= Records shown =
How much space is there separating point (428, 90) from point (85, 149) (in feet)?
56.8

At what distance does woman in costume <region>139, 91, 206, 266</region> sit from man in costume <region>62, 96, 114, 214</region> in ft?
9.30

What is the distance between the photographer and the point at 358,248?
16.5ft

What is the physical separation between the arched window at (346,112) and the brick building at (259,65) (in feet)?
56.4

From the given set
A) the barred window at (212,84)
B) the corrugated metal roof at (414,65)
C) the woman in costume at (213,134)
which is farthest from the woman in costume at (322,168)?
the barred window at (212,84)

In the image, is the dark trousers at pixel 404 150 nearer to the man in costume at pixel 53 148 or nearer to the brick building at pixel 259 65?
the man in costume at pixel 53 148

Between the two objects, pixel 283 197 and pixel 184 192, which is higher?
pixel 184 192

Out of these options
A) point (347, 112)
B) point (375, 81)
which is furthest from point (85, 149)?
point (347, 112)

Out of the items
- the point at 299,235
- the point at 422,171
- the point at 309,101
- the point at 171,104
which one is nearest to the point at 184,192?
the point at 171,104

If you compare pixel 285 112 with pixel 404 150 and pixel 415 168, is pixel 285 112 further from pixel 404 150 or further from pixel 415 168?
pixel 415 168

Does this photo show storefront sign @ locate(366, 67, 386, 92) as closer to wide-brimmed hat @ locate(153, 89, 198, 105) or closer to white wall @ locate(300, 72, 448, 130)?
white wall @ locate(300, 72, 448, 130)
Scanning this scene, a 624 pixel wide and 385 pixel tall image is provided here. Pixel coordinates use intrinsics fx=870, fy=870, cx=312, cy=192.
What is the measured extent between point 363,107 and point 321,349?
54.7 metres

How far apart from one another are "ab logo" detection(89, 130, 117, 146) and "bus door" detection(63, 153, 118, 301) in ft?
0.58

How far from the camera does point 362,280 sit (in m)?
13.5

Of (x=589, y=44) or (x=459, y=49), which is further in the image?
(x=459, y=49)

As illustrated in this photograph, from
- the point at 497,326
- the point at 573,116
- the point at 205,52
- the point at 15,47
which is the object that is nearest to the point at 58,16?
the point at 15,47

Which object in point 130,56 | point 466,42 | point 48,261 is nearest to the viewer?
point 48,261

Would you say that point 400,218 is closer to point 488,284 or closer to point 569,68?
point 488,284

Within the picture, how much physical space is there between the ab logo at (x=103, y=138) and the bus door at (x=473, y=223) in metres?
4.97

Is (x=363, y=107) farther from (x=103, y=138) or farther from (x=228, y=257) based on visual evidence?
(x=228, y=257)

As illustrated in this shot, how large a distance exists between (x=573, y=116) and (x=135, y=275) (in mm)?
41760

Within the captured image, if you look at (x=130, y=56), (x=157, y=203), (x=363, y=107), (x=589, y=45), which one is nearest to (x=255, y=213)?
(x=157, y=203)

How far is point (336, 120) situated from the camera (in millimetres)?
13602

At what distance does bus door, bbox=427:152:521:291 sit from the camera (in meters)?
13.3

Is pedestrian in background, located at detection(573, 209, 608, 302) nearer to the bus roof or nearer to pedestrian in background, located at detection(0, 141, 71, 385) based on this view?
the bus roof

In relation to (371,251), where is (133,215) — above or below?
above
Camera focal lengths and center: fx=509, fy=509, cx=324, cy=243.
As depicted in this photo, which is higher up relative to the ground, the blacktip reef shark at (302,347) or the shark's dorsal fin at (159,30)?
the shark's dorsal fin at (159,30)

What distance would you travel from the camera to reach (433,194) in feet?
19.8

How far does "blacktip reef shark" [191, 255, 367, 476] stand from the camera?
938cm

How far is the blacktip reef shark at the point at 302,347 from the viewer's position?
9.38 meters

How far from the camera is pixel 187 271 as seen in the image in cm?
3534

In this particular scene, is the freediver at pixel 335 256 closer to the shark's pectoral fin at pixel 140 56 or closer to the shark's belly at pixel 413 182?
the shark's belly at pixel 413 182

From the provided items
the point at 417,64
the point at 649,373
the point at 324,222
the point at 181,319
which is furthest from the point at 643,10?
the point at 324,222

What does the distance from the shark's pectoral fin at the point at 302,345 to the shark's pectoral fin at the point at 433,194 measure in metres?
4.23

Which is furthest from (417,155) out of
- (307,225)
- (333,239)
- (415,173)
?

= Aim =
Reproduce every line of the listing above verbatim, from start to finish.

= Written reply =
How much space is there separating point (428, 90) from point (85, 149) (in feet)?
56.8

At what distance does woman in costume <region>139, 91, 206, 266</region> sit from man in costume <region>62, 96, 114, 214</region> in ft?
9.30

What is the distance between the photographer and the point at 358,248?
16.5ft

What is the physical separation between the arched window at (346,112) and the brick building at (259,65) (in feet)?
56.4

From the given set
A) the barred window at (212,84)
B) the corrugated metal roof at (414,65)
C) the woman in costume at (213,134)
which is farthest from the woman in costume at (322,168)?
the barred window at (212,84)

In the image, is the dark trousers at pixel 404 150 nearer to the man in costume at pixel 53 148 or nearer to the brick building at pixel 259 65?
the man in costume at pixel 53 148

Between the two objects, pixel 283 197 and pixel 184 192, which is higher?
pixel 184 192

Out of these options
A) point (347, 112)
B) point (375, 81)
which is furthest from point (85, 149)?
point (347, 112)

Out of the items
- the point at 299,235
- the point at 422,171
- the point at 309,101
- the point at 171,104
which one is nearest to the point at 184,192?
the point at 171,104

If you compare pixel 285 112 with pixel 404 150 and pixel 415 168, is pixel 285 112 further from pixel 404 150 or further from pixel 415 168?
pixel 415 168

Does this photo show storefront sign @ locate(366, 67, 386, 92) as closer to wide-brimmed hat @ locate(153, 89, 198, 105) or closer to white wall @ locate(300, 72, 448, 130)?
white wall @ locate(300, 72, 448, 130)
Scanning this scene, a 624 pixel wide and 385 pixel tall image is provided here. Pixel coordinates use intrinsics fx=870, fy=870, cx=312, cy=192.
What is the measured extent between point 363,107 and point 321,349?
54.7 metres

How far apart from one another are "ab logo" detection(89, 130, 117, 146) and "bus door" detection(63, 153, 118, 301) in ft?
0.58

How far from the camera does point 362,280 sit (in m)?
13.5

Of (x=589, y=44) or (x=459, y=49), which is further in the image?
(x=459, y=49)

As illustrated in this photograph, from
- the point at 497,326
- the point at 573,116
- the point at 205,52
- the point at 15,47
which is the object that is nearest to the point at 58,16?
the point at 15,47

Which object in point 130,56 | point 466,42 | point 48,261 is nearest to the viewer?
point 48,261

Would you say that point 400,218 is closer to point 488,284 or closer to point 569,68?
point 488,284

Within the picture, how much physical space is there between the ab logo at (x=103, y=138) and the bus door at (x=473, y=223) in metres?
4.97

Is (x=363, y=107) farther from (x=103, y=138) or farther from (x=228, y=257) based on visual evidence?
(x=228, y=257)

As illustrated in this shot, how large a distance exists between (x=573, y=116) and (x=135, y=275) (in mm)?
41760

Within the captured image, if you look at (x=130, y=56), (x=157, y=203), (x=363, y=107), (x=589, y=45), which one is nearest to (x=255, y=213)?
(x=157, y=203)

How far is point (336, 120) situated from the camera (in millimetres)?
13602

At what distance does bus door, bbox=427:152:521:291 sit from the camera (in meters)?
13.3

Is pedestrian in background, located at detection(573, 209, 608, 302) nearer to the bus roof or nearer to pedestrian in background, located at detection(0, 141, 71, 385) based on this view?
the bus roof

In relation to (371,251), where is (133,215) — above or below?
above
Camera focal lengths and center: fx=509, fy=509, cx=324, cy=243.
As depicted in this photo, which is higher up relative to the ground, the blacktip reef shark at (302,347) or the shark's dorsal fin at (159,30)?
the shark's dorsal fin at (159,30)

What distance would you travel from the camera to reach (433,194) in feet?
19.8

How far does "blacktip reef shark" [191, 255, 367, 476] stand from the camera?
938cm

How far is the blacktip reef shark at the point at 302,347 from the viewer's position?
9.38 meters

How far from the camera is pixel 187 271 as seen in the image in cm?
3534

In this particular scene, is the freediver at pixel 335 256 closer to the shark's pectoral fin at pixel 140 56 or closer to the shark's belly at pixel 413 182?
the shark's belly at pixel 413 182

From the provided items
the point at 417,64
the point at 649,373
the point at 324,222
the point at 181,319
which is furthest from the point at 643,10?
the point at 324,222

What does the distance from the shark's pectoral fin at the point at 302,345 to the shark's pectoral fin at the point at 433,194 measure in metres?
4.23

Which is furthest from (417,155) out of
- (307,225)
- (333,239)
- (415,173)
?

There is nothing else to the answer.